Addiction Help Services - It's time to end addictionDrug RehabAlcohol RehabGet HelpContact Addiction Help Services
Drug Addiction

AHS Views

Afghan wants to legalize their poppies

February 22, 2007

Afghanistan supplies up to 90% of the world’s opium cultivation, according to some estimates, despite being illegal. Recently there have been some advocates trying to get it legalized and subsidized in the country.

The U.S. State Department issued a release this week saying, “In recent months, we have seen several articles and reports advocating the legalization of opium in Afghanistan … The governments of Afghanistan, the United Kingdom, and the United States are all opposed to the legalization of opium in Afghanistan, as are the relevant technical agencies of the United Nations.”

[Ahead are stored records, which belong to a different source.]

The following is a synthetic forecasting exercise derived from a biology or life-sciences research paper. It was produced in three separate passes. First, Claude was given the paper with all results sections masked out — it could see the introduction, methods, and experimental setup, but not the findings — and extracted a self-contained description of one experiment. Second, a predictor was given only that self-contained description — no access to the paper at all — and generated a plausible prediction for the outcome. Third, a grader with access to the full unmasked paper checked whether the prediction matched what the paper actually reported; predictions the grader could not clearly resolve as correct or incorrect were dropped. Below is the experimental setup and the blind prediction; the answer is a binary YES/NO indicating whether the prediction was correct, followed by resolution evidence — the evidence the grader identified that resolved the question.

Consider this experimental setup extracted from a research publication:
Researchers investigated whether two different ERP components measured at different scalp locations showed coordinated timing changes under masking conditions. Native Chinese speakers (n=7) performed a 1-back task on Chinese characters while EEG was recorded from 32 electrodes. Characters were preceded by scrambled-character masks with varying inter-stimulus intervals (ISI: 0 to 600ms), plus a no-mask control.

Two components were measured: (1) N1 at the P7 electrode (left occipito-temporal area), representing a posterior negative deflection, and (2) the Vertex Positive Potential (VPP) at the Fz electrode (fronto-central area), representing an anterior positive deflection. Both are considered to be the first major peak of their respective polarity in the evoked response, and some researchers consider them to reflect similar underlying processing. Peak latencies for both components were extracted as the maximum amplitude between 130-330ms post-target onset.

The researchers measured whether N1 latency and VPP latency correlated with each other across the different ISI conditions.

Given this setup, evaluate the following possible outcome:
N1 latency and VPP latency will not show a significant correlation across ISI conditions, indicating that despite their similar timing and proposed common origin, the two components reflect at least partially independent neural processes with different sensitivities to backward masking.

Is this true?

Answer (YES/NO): NO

For the 2006 growing season, farmers participating in India’s licit market were paid anywhere from $16 to $49 per-kilogram of opium gum (the lower end of this price range being far more typical). In contrast, a trafficker in Afghanistan was willing to pay $138 per-kilogram of opium gum on average in 2005 and $125 on average in 2006.

According to the United States Economic & Social Commission for Western Asia, opium poppy is a profitable crop that is produced with cheap labor (women, children and refugees). In 2002, gross income from the opium poppy crops in Afghanistan rose to $1.2 billion. Afghan farmers were offered $1,250 per hectare (about 2.5 acres) by the government to destroy their crops, but they are expected to receive $16,000 per hectare in profits from drug processors and traffickers for growing the poppies.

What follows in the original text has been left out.